Comment 13 Timur 2020-07-18 10:04:40 UTC
(In reply to Radomir Terber from comment #12)
> I mentioned that this document is generated and of course we can fix it in
> the generator. 
Are you saying it's some internal software of your company, not of the shelf?

This looks like NotOurBug do far.
Comment 14 Radomir Terber 2020-07-18 10:36:20 UTC
This is a template engine crated by one of our suppliers.

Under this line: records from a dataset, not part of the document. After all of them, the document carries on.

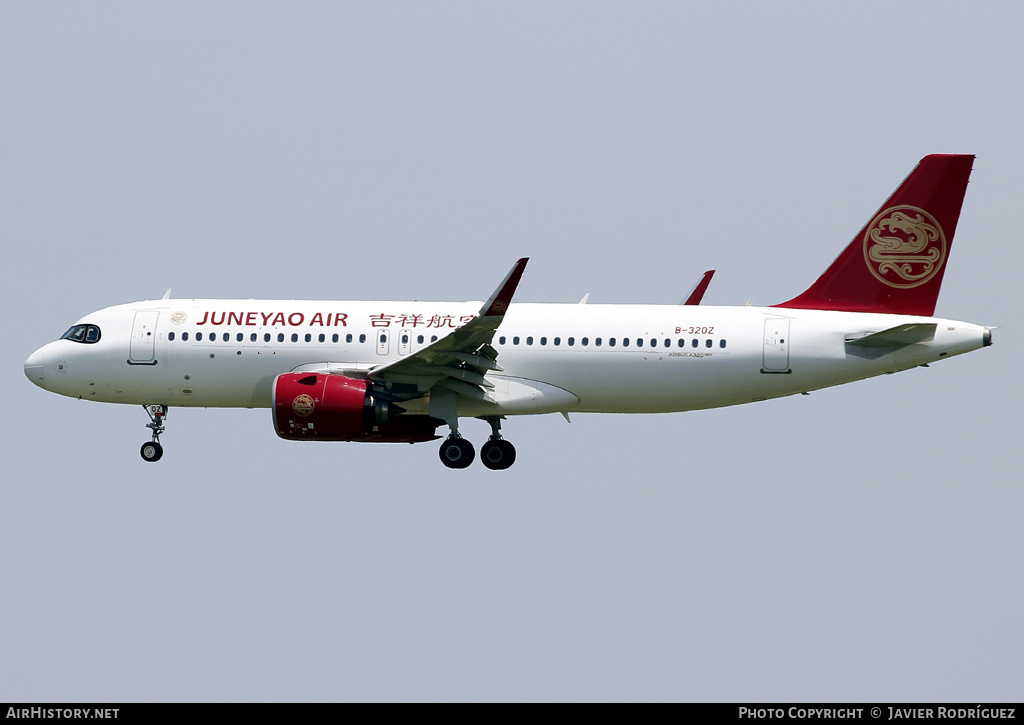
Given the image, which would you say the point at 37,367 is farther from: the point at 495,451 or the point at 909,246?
the point at 909,246

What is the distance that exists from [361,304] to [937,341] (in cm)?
1596

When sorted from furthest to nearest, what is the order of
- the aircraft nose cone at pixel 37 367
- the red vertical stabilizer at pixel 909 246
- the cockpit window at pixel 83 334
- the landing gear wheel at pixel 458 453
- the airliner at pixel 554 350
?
the aircraft nose cone at pixel 37 367
the cockpit window at pixel 83 334
the landing gear wheel at pixel 458 453
the red vertical stabilizer at pixel 909 246
the airliner at pixel 554 350

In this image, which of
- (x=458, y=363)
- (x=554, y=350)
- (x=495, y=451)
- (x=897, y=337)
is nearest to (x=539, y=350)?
(x=554, y=350)

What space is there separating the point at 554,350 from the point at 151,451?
12521mm

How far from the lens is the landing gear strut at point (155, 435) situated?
3872 cm

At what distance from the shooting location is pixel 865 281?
36344 millimetres

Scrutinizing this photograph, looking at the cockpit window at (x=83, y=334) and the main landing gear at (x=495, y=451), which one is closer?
the main landing gear at (x=495, y=451)

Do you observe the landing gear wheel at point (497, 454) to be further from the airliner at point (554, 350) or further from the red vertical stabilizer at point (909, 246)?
the red vertical stabilizer at point (909, 246)

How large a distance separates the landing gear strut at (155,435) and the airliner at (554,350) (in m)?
0.99

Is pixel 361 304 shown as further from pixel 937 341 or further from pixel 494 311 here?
pixel 937 341

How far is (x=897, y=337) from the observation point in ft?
114

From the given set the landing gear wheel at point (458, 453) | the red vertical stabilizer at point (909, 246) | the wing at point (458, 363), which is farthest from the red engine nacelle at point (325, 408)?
the red vertical stabilizer at point (909, 246)

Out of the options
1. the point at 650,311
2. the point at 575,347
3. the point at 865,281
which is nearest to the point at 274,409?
the point at 575,347

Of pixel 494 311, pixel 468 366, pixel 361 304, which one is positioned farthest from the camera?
pixel 361 304
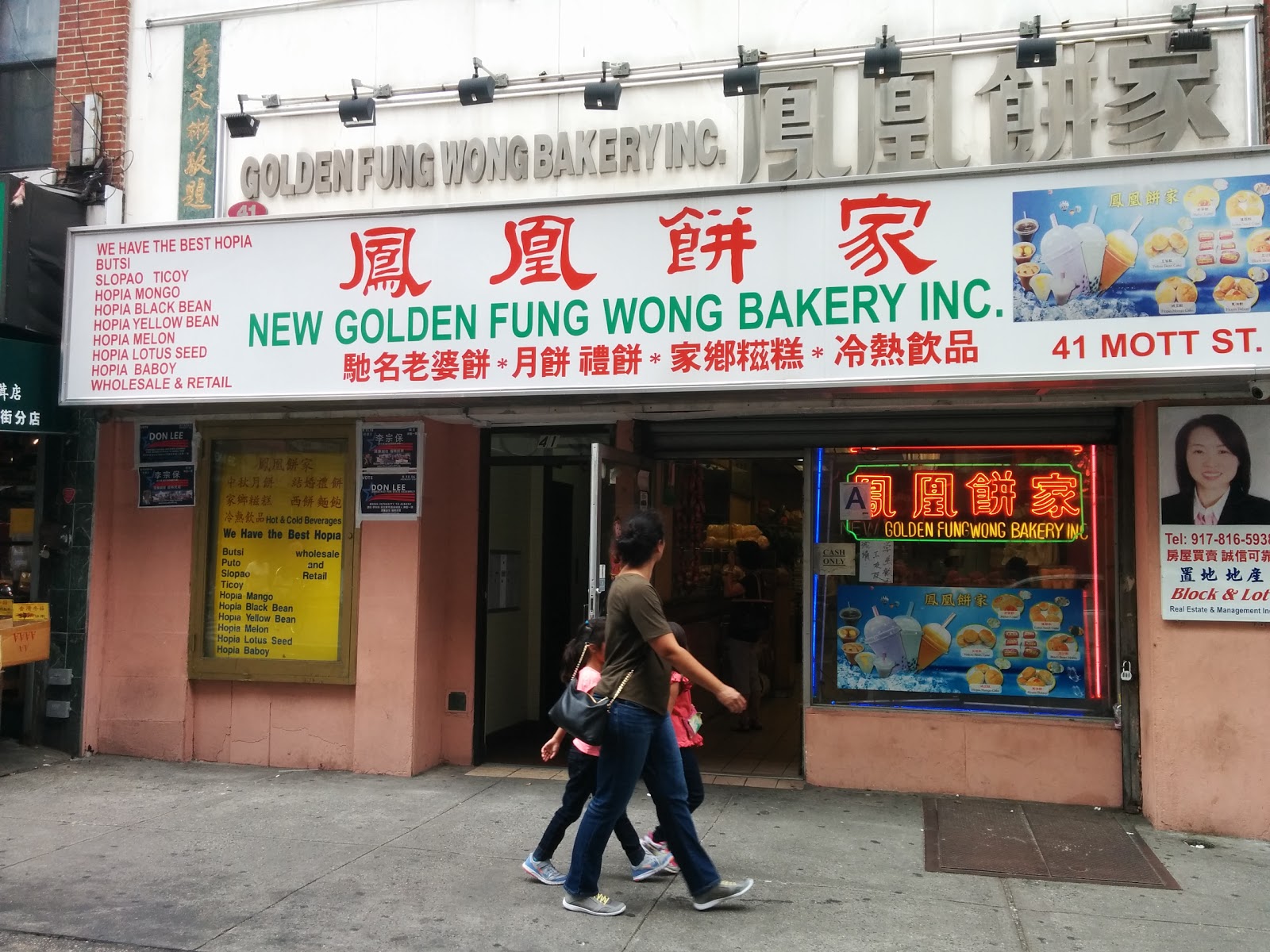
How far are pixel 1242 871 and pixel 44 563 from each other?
835cm

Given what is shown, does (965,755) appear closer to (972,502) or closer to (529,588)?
(972,502)

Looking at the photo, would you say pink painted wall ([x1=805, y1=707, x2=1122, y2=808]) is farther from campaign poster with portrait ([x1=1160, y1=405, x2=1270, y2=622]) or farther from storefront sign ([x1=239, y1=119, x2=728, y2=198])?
storefront sign ([x1=239, y1=119, x2=728, y2=198])

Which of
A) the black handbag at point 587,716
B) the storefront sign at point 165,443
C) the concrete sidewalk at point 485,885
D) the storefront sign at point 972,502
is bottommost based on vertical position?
the concrete sidewalk at point 485,885

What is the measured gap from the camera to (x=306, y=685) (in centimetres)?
830

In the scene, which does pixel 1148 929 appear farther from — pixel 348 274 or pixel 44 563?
pixel 44 563

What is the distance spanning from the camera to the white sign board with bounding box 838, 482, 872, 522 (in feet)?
25.7

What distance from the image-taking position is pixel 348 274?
738 cm

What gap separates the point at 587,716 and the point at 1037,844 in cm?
299

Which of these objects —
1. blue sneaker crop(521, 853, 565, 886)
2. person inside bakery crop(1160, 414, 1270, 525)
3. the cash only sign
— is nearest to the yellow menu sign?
the cash only sign

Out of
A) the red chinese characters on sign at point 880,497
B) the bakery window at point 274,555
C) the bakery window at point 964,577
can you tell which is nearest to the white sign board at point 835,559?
the bakery window at point 964,577

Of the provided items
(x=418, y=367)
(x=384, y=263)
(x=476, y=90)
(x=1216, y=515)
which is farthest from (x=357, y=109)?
(x=1216, y=515)

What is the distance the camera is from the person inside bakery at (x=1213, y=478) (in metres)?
6.59

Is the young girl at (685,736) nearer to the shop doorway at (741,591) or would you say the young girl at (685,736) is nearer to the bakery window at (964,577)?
the bakery window at (964,577)

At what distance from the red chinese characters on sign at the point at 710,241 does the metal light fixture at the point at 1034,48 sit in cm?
193
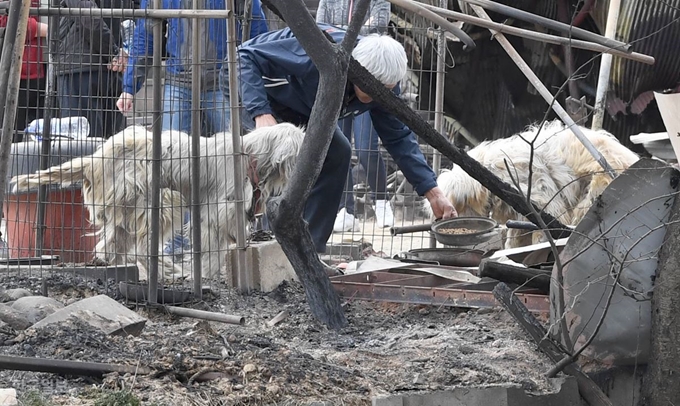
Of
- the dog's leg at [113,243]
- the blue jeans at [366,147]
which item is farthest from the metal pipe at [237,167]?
the blue jeans at [366,147]

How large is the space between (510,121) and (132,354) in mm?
9427

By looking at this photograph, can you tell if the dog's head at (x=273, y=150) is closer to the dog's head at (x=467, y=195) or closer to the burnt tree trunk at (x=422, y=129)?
the burnt tree trunk at (x=422, y=129)

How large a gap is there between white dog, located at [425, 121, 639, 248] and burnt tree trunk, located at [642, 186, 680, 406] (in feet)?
11.5

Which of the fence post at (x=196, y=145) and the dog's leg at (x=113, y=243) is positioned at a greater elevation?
the fence post at (x=196, y=145)

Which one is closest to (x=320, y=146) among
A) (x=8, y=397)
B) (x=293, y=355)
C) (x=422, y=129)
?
(x=422, y=129)

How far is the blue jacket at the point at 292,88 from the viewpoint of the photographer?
21.3 ft

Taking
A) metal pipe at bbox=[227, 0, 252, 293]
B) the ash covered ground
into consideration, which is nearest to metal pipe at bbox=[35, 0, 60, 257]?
the ash covered ground

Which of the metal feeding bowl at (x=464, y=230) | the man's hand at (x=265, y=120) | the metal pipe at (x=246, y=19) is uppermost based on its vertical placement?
the metal pipe at (x=246, y=19)

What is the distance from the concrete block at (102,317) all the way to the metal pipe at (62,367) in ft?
2.11

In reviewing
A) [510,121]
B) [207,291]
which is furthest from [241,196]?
Result: [510,121]

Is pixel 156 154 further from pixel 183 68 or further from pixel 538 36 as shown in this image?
pixel 538 36

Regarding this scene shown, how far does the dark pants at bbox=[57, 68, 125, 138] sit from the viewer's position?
625 cm

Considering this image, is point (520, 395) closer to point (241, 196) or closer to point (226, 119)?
point (241, 196)

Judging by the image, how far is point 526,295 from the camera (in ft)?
18.0
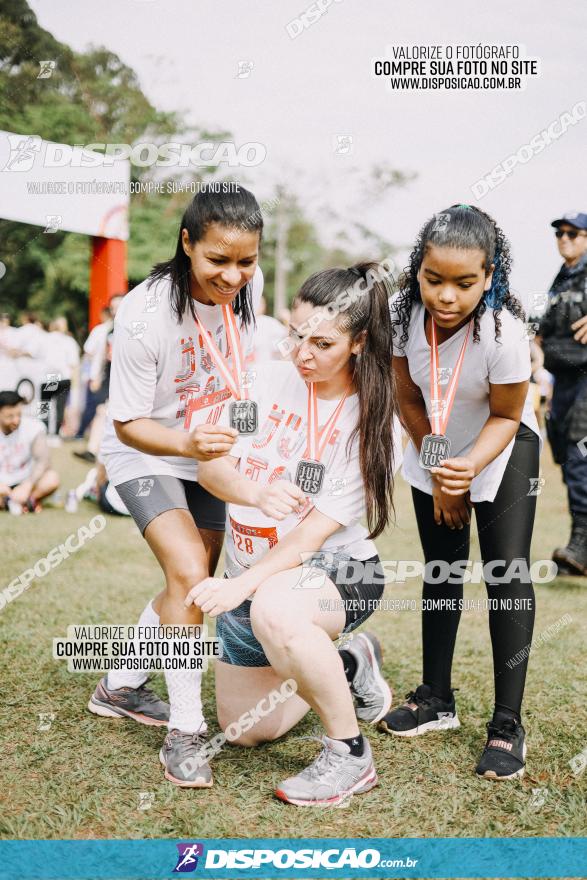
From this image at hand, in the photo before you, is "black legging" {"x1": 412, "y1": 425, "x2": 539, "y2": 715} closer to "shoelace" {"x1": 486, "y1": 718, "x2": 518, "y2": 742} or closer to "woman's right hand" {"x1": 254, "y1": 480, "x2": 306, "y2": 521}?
"shoelace" {"x1": 486, "y1": 718, "x2": 518, "y2": 742}

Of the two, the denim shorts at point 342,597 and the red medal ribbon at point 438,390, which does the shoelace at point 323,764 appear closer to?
the denim shorts at point 342,597

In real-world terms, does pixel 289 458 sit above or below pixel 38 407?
below

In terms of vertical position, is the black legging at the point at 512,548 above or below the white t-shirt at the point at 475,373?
below

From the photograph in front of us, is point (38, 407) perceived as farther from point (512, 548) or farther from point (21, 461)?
point (512, 548)

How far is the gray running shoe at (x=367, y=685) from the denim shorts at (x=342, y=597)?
16.9 inches

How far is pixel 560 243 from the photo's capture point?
3.43 meters

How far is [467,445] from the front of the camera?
7.68ft

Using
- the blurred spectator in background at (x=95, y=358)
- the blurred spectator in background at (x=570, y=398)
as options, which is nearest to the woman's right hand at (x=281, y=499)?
the blurred spectator in background at (x=570, y=398)

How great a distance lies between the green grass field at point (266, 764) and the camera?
6.44ft

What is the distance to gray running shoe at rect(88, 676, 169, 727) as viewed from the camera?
256 cm

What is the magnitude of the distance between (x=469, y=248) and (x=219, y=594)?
1020mm

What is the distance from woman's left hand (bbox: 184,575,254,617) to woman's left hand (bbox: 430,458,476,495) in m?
0.54

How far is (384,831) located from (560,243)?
242cm

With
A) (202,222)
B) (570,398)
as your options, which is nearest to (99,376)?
(570,398)
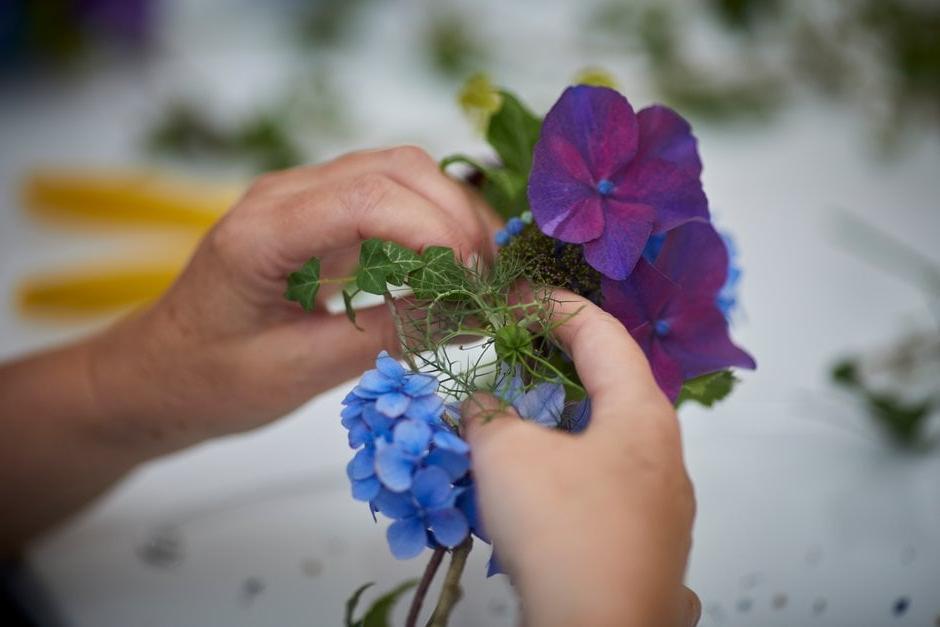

Even if I looked onto generated files, it looked formally OK. I donť know OOXML (and have no time to study it), so I supposed that if Word opens the document correctly, it could be issue of LO. I had no idea that Word opens incorrect document without any message, warning or so
Comment 15 Mike Kaganski 2020-07-18 12:33:28 UTC
(In reply to Radomir Terber from comment #12)
> However I guess the discussion here is relevant. The best solution would be
> to perform deep validation of format of all files against specifications and
> to show message if any file does not follow specification - with option to
> open document with potential data loosing. Also I see space here for
> independent tool that would may correct such documents (out of he scope of
> the LO itself).

This is not a valid approach. There's no way to perform such a "deep validation" of format, because the format changes over time - current revision of ECMA-376 is 5th edition. We actually do perform the appropriate validation as we read the format; but apart from really invalid things like mismatching tags or duplicating attributes (that make invalid XML) which we actually must warn and reject or allow the risk of further processing, everything unexpected from the OOXML PoV we must silently ignore, not stop and warn. So that if anything is unexpected in the format, we accept that as possibly unknown extension, and properly *ignore*. Doing otherwise is wrong conceptually. And that's an obvious bug to not ignore that, but accept as a *different* element/placement/syntax (I look at you Word :-D).
Comment 16 Timur 2021-03-06 16:07:05 UTC
Created attachment 170273 [details]
The sample file resaved in MSO opens OK
Comment 17 NISZ LibreOffice Team 2021-07-21 13:23:17 UTC
attachment 163111 [details] was generated by...

<Application>LibreOffice/6.4.2.2$Windows_X86_64 LibreOffice_project/4e471d8c02c9c90f512f7f9ead8875b57fcb1ec3</Application>

But I'm unable to recreate the broken document with LO using the MSO-fixed attachment 170273 [details]
- In 7.3 master it roundtrips correctly
- in 6.4.0 release it also roundtrips correctly.